My former high school librarian, now a dear friend, often rants about the “power-down” that is on the horizon. We exchange emails regularly, and his typical correspondence is a wonderfully poetic and pessimistic take on the calamitous times we live in. Here is but a taste: “My only take on the human species these days: Die off by the billions. I have no other way to put it. We are too many, so overpopulated and obese and sick-looking, that it seems to me anyone with a shred of common sense would come to the same conclusion.” This column is largely an homage to his emails, a sarcastic imagining of the myriad ways he has suggested the world might end, a playful exposition of the futility and fatalism of our current path.

In a recent typically cheery email, my former teacher provided some unsettling advice: “If I could attend any one education program right now, it would be lessons in learning to live off the grid … Anything for self-sufficiency, anything to remove myself from the reality of the ticking time bomb we find ourselves under.” In the next week, Columbia students will select their courses for the coming fall. As they furiously scan course listings, few students will contextualize their choices in the wider scheme of potential global catastrophe. The question that emerges is a troubling one. If we are to take the advice of my sage friend and only choose classes that teach self-sufficiency in a world without the grid, what classes ought we to choose at Columbia?

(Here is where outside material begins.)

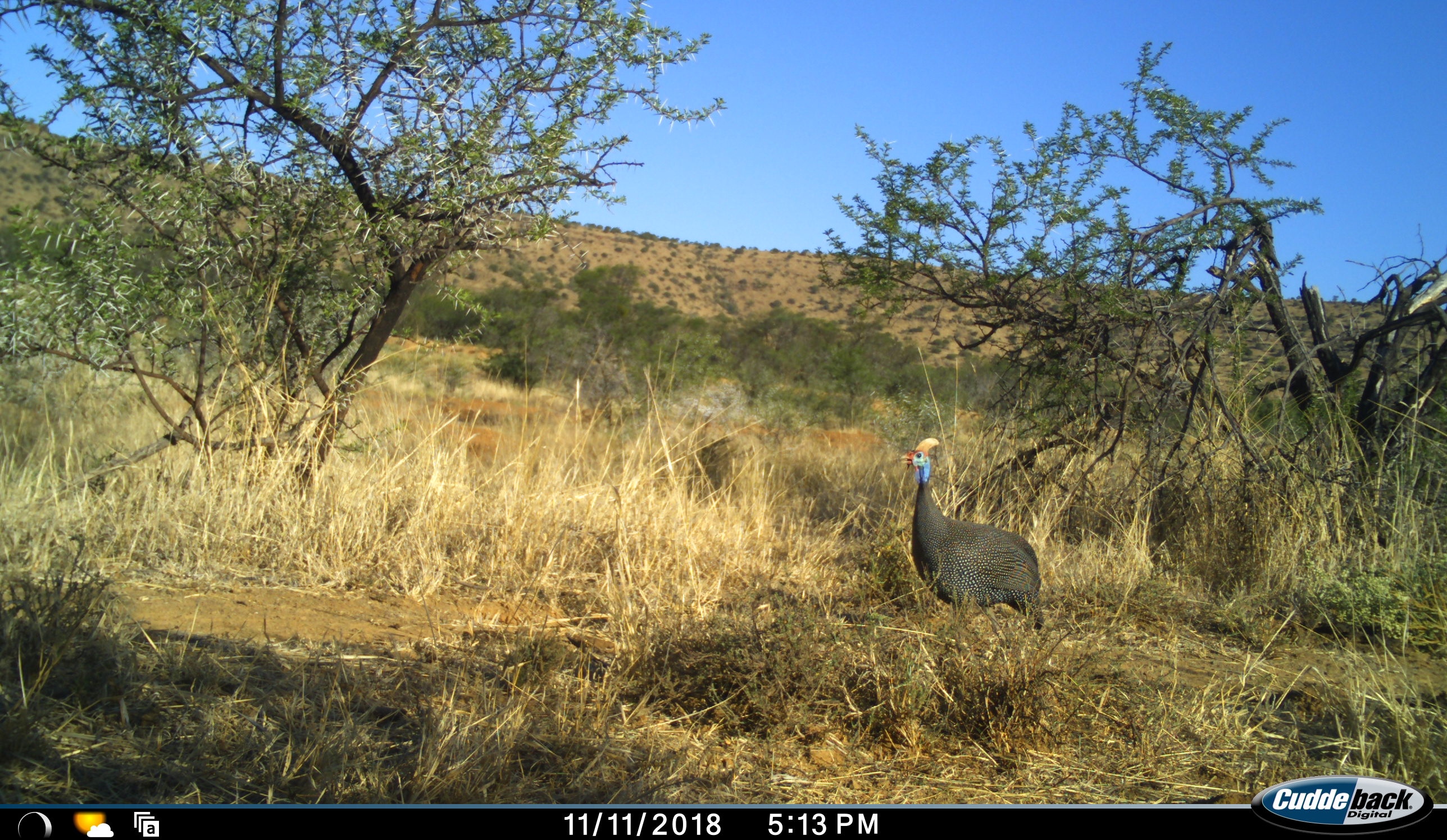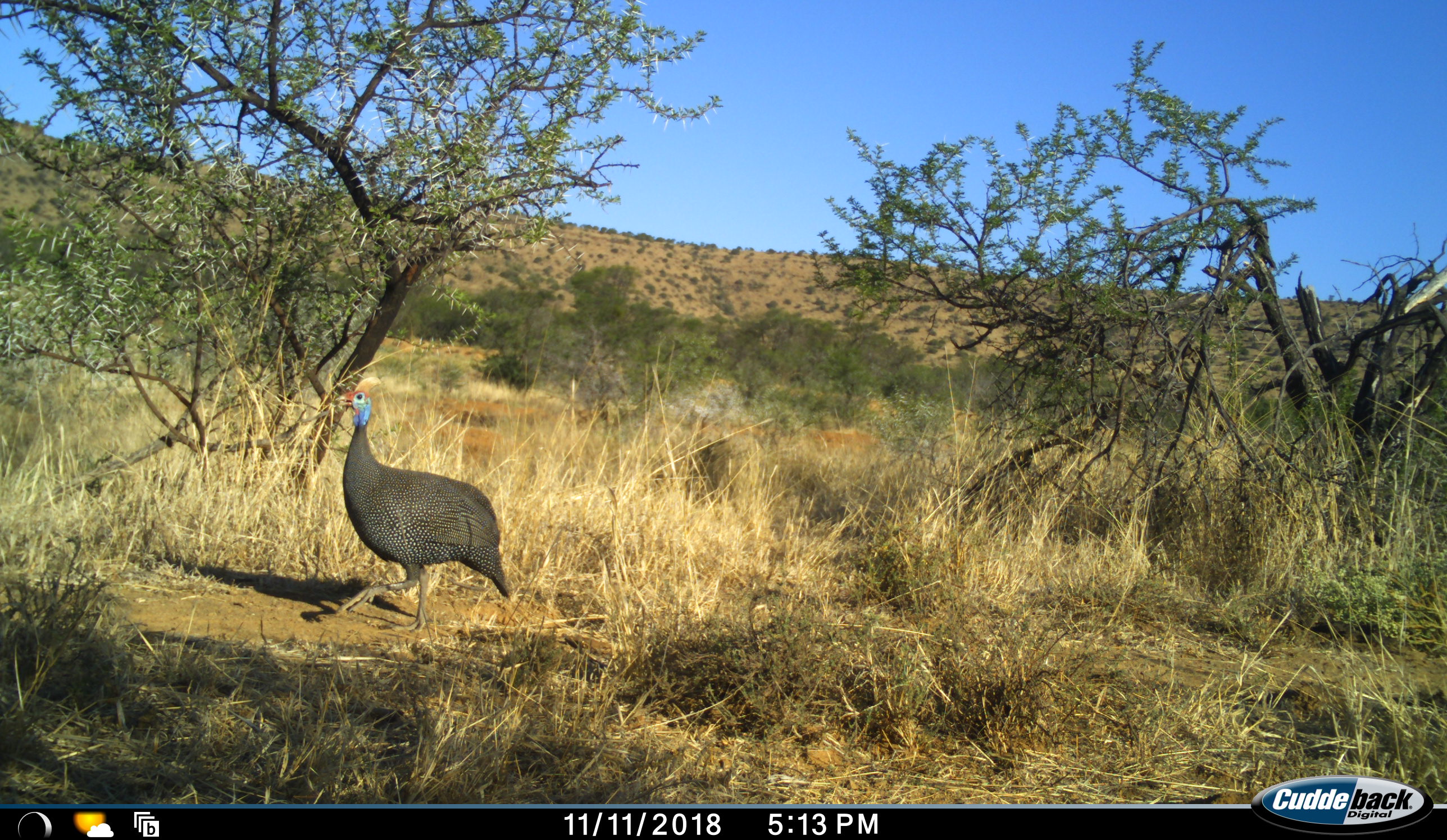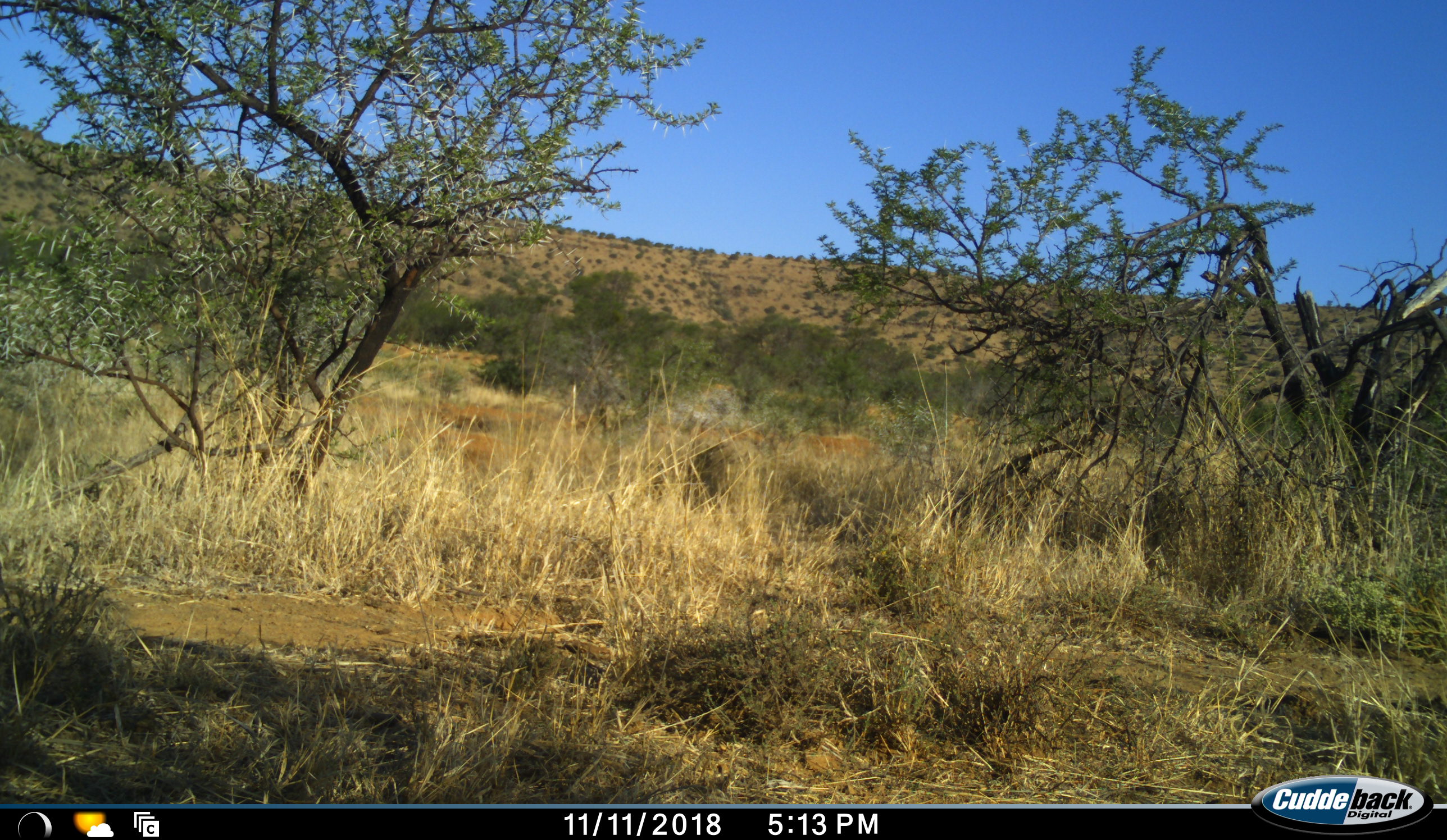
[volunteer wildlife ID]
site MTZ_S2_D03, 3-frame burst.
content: unidentified animal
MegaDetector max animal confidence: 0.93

I’ll put the answer up front: The prospects are bleak. A search in the Directory of Classes yields no results for the terms “shelter,” “self-defense,” “horticulture,” “first aid,” or “blacksmithing.” There is a dearth of technical, pragmatic classes that operate outside the realms of abstraction. The closest thing Alma Mater can offer is engineering courses that require fabrication skills, but even these are predicated on the use of elaborate machinery. We would like to think that all have the potential to be the father in Cormac McCarthy’s “The Road,” or Robinson Crusoe, or Bear Grylls, or even some Vermont hippie who knows what mushrooms to forage. We all believe that intrinsic to our humanity is some deeper survival instinct, a treasure trove of evolutionarily encoded knowledge that will sustain us when the fire and brimstone rain. But it simply isn’t true. And our preoccupation with the status quo, with the acrobatics of the mind that make Columbia such a sensational and stimulating environment, only blinds us to our frailties.

On Maslow’s hierarchy of needs, the Columbia student occupies the very peak, seeking self-actualization through a heightened morality, creativity, and knowledgeability. We have been blessed thus far not to have to worry about safety and physiological needs. Well, it looks like ascending Maslow’s hierarchy is a Sisyphean task, and mankind is poised to let the ball roll back down into the Dark Ages. And when the world powers down, when systems of governance and of finance, of laws and of markets dissolve, self-actualization will come to mean diddly.

So we are stuck. Unsure if there is any real cause for concern, unwilling to rock the boat so much as to go “Into the Wild” and subsequently die an embarrassing and ridiculous death at the hands of some berries, we are left to blissfully attend our seminars on The Archaeology of Sex and Gender. But for those of you who are now worried by your lack of preparedness, there remains one means of recourse. Perhaps it makes the most sense to take philosophy. For if one cannot do anything to halt the doomsday clock’s slow ticking, then perhaps being able to deconstruct the epistemological and metaphysical meaning of this metaphorical clock will provide some semblance of comfort to a wanting mind. As the mushroom cloud grows on the horizon line and everything you have known and loved is vaporized, at least you’ll be able to ponder what Michel Foucault would have made of the unfolding events: Twentieth-Century Philosophy, V3301.

Esfandyar Batmanghelidj is a Columbia College first-year. He is a member of the rugby team. C.U. in Hell runs alternate Thursdays.